- 练习要求:
- a) 在下文这段关于共抑郁焦虑日内情绪变化的文字里,研究一中共抑郁焦虑组与健康组在哪一类情绪上没有显著差异?
- b) 用两句话概括下文这段关于共抑郁焦虑日内情绪变化的文字。

====== 引用段落 ======

尽管情绪调节这一回溯概括性的概念已被视作共抑郁焦虑的跨诊断机制,鲜有研究基于生态情绪数据探索共抑郁焦虑个体的日内情绪变化模式。根据研究取向不同,基于情绪的类别观考察情绪间关系的情绪动态网络和基于情绪的维度观考察情绪波动模式的情绪动力学都可以从生态数据中抽取个体情绪在日内的变化模式,进而反映真实的情绪调节过程。目前从情绪日内变化角度探究共抑郁焦虑的研究仍较缺乏,为增进对共抑郁焦虑本质的理解,有必要从情绪动态网络和情绪动力学的角度出发,建立共抑郁焦虑的日内情绪变化模型。

研究一基于大学生的经验取样法数据,在群体和个体层面拟合了情绪动态网络,不论在群体层面还是个体层面,不论是基于边个数、边权重绝对值和还是边权重绝对值均值,共抑郁焦虑组的动态情绪网络都表现出更强的情绪惰性。此外,共抑郁焦虑组的负性情绪显著强于健康组,但是两组间积极情绪没有显著差异。两种分类器的准确率都超过 0.8,表明研究一提取的特征可以很好的刻画共抑郁焦虑个体的情绪特性。

研究二基于大学生和老年被试的情感计算数据,运用创新方法提取了日内情绪动力学特征。相较于健康被试,其消极情绪均值更高,消极情绪惰性更强,但是积极和消极情绪的波峰时间间隔惰性更弱。老年人口中消极情绪的效应远小于青年群体。两种分类器的准确率都达到 0.8,表明研究二提取的特征也可以很好的刻画共抑郁焦虑个体的情绪特性。

本研究的结果支持一种三层次的共抑郁焦虑日内情绪变化模型。健康的情绪调节状态可能体现在消极情绪的低水平,情绪的灵活性以及情绪周期的稳定性中。整合情绪动力学和情绪动态网络研究,以及在情绪和精神病学研究中引入情感计算技术都是可行且必要的。

====== 记录信息 ======

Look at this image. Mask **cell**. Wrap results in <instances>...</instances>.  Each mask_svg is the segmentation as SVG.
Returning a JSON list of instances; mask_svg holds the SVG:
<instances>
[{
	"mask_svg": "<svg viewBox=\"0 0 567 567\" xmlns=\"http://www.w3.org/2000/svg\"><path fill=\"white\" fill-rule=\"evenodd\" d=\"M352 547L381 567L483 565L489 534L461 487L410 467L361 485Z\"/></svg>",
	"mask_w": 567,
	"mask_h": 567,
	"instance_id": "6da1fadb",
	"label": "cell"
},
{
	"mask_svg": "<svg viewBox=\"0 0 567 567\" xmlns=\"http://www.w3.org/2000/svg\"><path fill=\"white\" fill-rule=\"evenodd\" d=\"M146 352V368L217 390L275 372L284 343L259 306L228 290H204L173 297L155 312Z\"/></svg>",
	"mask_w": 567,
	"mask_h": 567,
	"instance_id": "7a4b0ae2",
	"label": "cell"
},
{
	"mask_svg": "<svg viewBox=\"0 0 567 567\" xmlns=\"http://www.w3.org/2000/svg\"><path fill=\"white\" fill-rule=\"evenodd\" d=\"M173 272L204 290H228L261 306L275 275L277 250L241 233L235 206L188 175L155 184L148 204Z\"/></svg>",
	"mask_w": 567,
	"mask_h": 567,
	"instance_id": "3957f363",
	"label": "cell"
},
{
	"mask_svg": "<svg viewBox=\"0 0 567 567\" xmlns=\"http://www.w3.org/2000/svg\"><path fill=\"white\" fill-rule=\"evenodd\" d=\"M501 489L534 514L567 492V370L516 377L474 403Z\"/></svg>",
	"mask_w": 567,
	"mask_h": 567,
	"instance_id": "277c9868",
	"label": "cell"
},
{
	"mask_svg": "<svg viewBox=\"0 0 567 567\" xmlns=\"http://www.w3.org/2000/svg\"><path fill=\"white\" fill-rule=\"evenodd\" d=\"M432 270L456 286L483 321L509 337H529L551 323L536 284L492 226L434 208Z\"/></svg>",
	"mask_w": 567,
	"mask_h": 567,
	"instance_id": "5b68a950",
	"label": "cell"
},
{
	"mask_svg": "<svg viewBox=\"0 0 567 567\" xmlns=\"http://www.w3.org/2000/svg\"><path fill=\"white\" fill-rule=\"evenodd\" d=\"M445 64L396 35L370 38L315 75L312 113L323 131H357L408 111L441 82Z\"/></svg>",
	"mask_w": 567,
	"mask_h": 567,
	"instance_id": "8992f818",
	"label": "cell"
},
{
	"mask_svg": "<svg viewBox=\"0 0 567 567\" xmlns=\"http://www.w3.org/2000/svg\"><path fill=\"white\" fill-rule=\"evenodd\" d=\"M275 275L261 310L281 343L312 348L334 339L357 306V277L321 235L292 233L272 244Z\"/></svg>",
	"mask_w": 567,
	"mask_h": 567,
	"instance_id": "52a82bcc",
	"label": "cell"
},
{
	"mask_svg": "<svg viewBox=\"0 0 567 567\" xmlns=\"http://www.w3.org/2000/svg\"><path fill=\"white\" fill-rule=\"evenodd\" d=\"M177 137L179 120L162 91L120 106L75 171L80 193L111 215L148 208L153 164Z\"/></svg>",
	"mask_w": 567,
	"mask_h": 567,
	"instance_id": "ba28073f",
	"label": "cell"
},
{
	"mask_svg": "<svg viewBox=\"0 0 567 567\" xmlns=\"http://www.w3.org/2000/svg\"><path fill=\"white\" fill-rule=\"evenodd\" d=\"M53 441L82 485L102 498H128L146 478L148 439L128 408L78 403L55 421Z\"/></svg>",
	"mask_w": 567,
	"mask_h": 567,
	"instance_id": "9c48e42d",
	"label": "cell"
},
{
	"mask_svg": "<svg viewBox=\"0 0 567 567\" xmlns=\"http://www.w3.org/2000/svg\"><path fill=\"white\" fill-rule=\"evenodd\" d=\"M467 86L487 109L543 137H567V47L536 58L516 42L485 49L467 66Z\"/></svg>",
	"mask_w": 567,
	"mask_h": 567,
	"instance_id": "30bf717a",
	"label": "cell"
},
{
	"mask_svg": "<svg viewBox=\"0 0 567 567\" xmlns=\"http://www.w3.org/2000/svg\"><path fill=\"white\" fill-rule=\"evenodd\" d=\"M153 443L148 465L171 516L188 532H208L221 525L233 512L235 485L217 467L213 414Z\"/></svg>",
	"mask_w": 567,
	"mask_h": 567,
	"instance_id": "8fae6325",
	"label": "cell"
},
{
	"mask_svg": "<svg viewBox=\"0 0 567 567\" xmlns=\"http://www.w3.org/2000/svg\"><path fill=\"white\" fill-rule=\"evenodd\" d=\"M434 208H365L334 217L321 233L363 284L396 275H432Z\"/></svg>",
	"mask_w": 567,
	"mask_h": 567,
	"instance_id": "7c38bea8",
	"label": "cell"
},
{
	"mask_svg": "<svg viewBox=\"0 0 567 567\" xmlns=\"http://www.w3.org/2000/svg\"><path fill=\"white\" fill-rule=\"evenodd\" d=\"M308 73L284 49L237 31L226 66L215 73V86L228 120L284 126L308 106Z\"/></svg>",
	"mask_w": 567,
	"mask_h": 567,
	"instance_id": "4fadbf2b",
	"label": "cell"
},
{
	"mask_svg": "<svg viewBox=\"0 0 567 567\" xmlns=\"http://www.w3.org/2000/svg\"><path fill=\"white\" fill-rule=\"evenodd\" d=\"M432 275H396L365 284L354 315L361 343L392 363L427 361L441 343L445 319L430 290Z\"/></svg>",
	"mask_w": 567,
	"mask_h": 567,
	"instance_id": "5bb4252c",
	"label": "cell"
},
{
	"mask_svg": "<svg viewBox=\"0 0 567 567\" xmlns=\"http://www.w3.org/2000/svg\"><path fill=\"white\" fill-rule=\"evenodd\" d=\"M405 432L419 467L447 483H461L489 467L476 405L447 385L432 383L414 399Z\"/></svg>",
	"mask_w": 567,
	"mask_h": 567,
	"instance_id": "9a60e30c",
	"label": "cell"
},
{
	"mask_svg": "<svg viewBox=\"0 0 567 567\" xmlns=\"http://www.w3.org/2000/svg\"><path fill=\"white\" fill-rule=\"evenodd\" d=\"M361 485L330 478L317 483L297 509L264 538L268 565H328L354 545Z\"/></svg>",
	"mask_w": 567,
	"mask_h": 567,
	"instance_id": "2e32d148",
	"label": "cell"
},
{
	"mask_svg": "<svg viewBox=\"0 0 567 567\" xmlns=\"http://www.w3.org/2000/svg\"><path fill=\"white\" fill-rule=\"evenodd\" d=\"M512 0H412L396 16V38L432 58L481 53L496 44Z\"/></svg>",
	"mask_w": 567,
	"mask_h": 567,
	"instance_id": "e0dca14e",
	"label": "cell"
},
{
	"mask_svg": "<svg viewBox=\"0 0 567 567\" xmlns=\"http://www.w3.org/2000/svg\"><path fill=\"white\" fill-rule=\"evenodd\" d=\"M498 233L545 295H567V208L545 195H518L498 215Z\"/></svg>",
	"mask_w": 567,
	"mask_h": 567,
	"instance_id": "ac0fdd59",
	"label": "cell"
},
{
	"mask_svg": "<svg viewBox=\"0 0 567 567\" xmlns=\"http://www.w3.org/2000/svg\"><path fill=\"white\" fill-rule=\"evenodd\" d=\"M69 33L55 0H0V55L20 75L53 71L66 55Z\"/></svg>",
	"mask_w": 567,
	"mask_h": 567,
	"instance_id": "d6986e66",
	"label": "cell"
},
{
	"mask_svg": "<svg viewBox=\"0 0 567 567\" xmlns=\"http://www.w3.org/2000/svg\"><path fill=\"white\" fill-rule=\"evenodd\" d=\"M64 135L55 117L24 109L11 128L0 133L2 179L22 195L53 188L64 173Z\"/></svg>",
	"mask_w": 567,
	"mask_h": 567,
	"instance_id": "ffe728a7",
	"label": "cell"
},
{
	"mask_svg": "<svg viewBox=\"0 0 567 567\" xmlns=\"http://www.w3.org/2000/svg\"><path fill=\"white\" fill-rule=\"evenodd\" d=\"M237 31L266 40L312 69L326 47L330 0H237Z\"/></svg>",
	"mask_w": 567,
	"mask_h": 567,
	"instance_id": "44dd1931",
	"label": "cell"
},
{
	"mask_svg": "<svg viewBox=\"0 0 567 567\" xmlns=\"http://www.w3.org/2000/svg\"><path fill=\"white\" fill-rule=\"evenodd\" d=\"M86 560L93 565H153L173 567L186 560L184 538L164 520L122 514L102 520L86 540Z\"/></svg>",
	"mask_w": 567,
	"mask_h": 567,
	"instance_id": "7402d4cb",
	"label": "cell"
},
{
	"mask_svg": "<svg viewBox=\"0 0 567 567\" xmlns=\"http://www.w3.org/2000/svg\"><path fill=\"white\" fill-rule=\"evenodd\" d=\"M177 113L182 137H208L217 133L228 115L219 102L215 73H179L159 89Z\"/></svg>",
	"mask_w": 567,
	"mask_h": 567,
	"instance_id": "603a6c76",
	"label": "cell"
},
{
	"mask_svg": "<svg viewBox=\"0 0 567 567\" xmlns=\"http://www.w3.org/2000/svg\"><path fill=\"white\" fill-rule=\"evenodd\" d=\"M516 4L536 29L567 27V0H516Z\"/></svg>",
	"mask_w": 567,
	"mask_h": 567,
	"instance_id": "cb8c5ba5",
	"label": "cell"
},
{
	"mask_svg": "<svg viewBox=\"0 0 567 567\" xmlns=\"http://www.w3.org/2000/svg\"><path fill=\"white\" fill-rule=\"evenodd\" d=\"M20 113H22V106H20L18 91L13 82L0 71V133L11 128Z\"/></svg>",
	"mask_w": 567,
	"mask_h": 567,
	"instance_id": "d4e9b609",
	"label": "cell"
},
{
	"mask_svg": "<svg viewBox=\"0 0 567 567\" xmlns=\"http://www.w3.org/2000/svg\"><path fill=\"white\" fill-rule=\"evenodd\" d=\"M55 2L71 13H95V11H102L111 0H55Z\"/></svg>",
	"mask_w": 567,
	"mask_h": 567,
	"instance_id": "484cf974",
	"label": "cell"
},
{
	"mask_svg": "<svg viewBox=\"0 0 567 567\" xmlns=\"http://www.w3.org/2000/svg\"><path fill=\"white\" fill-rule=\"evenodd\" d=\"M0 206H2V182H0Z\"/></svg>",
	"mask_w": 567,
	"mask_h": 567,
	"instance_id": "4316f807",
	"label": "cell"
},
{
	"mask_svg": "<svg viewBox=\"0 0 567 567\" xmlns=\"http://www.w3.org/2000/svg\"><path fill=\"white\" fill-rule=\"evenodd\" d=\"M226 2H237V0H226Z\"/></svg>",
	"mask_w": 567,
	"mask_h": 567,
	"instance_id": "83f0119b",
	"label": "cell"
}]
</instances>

======

- 逐题答案:
- a) 积极情绪。

- b) 该研究从情绪动态网络和情绪动力学两个角度分析大学生及老年被试的生态情绪数据,发现共抑郁焦虑个体的消极情绪更强、情绪惰性更强,用所提取特征训练的两种分类器准确率达到或超过 0.8。研究结果支持一种三层次的共抑郁焦虑日内情绪变化模型,并表明整合情绪动力学与情绪动态网络研究、在情绪和精神病学研究中引入情感计算技术既可行又必要。